Demo

This is a PortalJS demo for civic data portals.

Environment

What air sensors reveal about daily conditions

Reading PM2.5 patterns across Demo City monitoring stations

Mar 18, 2026 · ~3 min

Air quality data is most useful when it is treated as a signal, not a single verdict. Demo City's monitoring dataset brings together daily readings from sensors across the city, giving residents and analysts a way to see when conditions are stable, when they worsen, and where a closer look may be needed.

Daily readings as a pattern

PM2.5 is a useful measure because it tracks fine particulate matter that can affect health, especially for children, older adults, and people with respiratory conditions. A single high reading matters, but the larger value is in the pattern over time.

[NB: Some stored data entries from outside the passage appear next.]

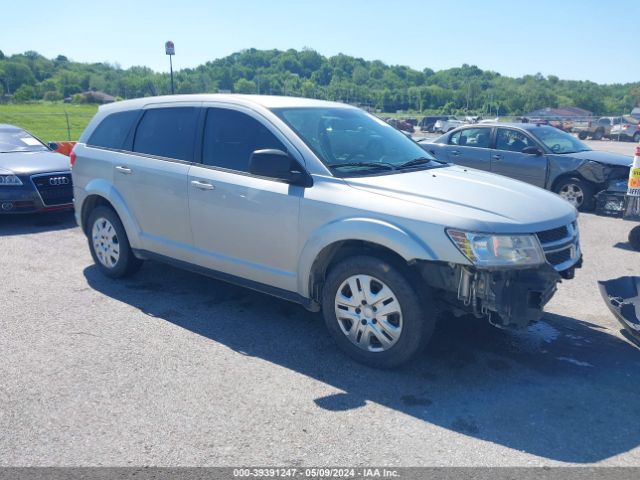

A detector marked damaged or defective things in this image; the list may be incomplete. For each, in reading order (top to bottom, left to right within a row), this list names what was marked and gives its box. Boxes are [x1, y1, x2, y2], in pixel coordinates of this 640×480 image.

crumpled fender [82, 178, 142, 249]
crumpled fender [298, 217, 438, 296]
exposed headlight housing [444, 228, 544, 266]
damaged front bumper [420, 258, 580, 330]
crumpled fender [596, 278, 636, 342]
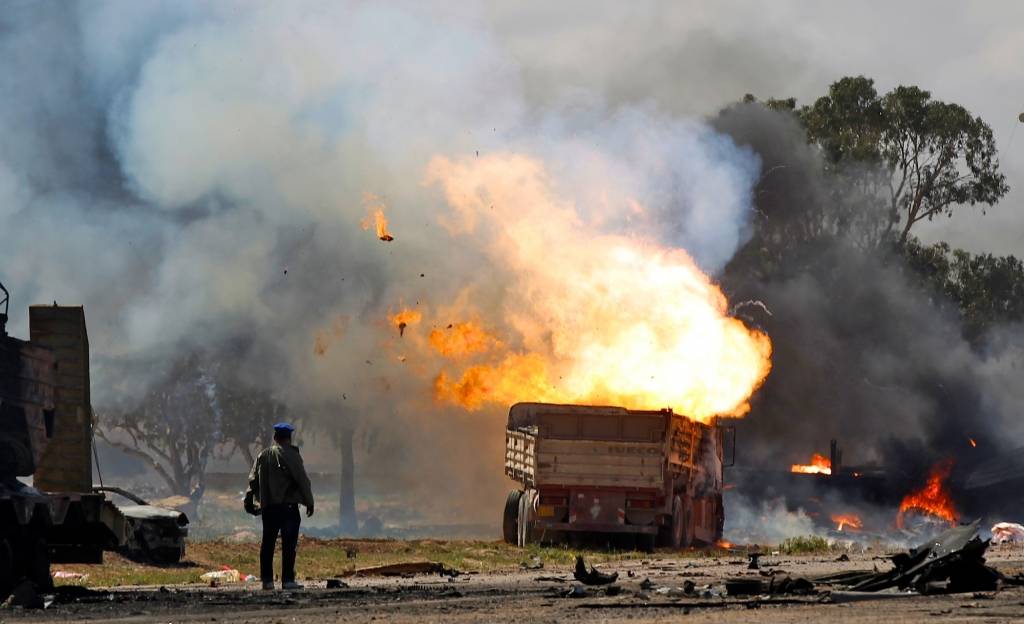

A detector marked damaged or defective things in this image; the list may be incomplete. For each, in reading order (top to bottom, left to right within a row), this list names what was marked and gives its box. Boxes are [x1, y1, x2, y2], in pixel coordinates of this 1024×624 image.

charred tire [501, 489, 520, 541]
rusty truck body [501, 399, 729, 549]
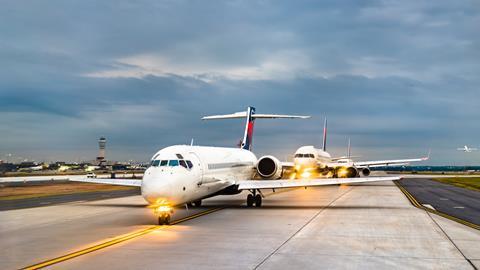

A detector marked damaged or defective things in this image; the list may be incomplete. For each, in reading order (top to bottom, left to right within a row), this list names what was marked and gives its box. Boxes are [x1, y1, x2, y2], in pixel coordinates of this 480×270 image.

pavement crack [255, 187, 352, 268]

The chart below averages PM2.5 readings across monitoring stations for each day in the dataset. It turns thousands of individual measurements into a citywide trend that is easier to scan.

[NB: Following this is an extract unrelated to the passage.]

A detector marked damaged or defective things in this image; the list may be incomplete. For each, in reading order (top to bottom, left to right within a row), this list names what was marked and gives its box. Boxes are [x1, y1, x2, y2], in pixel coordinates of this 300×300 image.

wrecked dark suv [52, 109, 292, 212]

Daily average PM2.5 across monitoring stations

Why averages still need context

A citywide average smooths out local differences. That is helpful for seeing broad movement, but it can hide neighborhood-level spikes. In a production portal, this is where AI-assisted exploration can help: a user could ask which sensors changed most, whether a spike was isolated, or how conditions compared with previous weeks.

From chart to question

The goal is not only to show a line chart. It is to help people ask better follow-up questions. When did readings rise? Was the change citywide? Which stations reported the highest values? What other datasets, such as traffic or weather, might explain the pattern?

This story shows how an open data portal can turn environmental records into a starting point for investigation rather than a static download.